Lines of the listing below that contain the string "burst" are to be returned.
*** Begin section ***
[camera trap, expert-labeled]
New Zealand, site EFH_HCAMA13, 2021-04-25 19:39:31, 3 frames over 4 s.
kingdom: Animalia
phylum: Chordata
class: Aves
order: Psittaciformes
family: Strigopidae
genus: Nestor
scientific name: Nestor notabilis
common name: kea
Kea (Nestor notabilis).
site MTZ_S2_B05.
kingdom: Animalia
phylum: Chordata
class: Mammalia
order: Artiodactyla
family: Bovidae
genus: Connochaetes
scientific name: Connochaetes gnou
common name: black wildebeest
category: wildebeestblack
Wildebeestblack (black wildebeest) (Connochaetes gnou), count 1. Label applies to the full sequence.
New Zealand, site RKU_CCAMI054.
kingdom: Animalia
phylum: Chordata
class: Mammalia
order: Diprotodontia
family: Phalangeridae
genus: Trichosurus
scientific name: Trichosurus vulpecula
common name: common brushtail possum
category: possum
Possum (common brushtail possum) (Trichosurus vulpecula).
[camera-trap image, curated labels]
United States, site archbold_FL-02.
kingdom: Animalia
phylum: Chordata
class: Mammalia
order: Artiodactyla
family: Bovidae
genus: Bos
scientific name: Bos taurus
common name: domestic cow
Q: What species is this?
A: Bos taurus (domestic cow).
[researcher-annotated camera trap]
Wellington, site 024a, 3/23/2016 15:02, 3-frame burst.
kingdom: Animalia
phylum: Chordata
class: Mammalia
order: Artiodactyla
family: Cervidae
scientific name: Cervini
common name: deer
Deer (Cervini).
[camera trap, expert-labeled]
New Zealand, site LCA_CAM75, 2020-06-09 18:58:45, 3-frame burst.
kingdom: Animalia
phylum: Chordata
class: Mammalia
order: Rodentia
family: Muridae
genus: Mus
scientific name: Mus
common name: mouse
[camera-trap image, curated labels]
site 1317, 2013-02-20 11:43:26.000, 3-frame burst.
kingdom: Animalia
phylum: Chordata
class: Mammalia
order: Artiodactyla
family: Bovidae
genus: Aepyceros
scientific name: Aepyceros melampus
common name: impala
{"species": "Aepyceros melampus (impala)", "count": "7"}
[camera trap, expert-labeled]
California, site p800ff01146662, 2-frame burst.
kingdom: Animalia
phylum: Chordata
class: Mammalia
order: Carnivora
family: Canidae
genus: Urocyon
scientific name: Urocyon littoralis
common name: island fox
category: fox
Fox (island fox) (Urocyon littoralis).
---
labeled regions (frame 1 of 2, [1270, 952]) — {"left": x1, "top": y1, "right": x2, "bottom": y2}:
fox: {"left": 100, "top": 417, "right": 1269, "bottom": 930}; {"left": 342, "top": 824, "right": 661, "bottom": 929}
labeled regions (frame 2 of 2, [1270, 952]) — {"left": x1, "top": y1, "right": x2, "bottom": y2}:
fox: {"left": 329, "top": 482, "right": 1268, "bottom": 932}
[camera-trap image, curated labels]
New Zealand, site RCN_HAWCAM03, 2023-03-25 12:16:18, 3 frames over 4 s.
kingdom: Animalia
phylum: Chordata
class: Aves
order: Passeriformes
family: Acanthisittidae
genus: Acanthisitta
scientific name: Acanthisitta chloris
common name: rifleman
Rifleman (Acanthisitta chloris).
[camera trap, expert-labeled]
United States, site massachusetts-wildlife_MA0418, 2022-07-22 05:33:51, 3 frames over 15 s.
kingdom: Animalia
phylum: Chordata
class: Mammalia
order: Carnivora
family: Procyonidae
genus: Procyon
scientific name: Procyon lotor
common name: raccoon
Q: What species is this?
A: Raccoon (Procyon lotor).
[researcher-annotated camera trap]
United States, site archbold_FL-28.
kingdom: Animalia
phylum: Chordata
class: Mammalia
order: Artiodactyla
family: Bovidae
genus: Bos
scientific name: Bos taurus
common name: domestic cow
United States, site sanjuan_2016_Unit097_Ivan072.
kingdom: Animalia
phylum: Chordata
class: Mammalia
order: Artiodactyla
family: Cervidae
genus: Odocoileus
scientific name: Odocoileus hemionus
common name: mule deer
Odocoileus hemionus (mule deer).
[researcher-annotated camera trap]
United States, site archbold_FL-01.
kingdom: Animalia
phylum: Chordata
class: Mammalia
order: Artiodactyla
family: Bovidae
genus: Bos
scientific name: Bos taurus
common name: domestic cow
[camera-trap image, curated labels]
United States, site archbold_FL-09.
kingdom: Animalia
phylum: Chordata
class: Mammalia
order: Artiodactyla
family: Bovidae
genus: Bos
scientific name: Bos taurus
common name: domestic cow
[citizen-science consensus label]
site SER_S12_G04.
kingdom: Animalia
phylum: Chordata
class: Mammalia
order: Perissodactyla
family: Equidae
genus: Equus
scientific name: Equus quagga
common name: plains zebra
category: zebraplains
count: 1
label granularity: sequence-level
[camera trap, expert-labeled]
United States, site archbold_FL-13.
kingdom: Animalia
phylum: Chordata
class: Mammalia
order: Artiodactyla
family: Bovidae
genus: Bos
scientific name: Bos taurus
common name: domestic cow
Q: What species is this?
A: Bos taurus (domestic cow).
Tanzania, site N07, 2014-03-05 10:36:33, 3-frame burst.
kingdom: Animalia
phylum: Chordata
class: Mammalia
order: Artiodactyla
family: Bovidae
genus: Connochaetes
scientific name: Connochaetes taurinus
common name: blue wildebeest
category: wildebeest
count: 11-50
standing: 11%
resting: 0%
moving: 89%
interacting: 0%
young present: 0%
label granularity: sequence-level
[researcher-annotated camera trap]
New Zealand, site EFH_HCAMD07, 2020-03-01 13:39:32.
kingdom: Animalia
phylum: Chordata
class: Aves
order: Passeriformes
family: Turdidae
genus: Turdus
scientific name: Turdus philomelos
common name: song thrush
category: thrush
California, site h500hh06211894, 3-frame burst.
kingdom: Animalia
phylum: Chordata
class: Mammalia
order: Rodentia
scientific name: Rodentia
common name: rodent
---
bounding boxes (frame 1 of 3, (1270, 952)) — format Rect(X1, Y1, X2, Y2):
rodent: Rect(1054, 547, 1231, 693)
*** End section ***
SOLVED EXERCISE
Wellington, site 024a, 3/23/2016 15:02, 3-frame burst.
New Zealand, site LCA_CAM75, 2020-06-09 18:58:45, 3-frame burst.
site 1317, 2013-02-20 11:43:26.000, 3-frame burst.
California, site p800ff01146662, 2-frame burst.
Tanzania, site N07, 2014-03-05 10:36:33, 3-frame burst.
California, site h500hh06211894, 3-frame burst.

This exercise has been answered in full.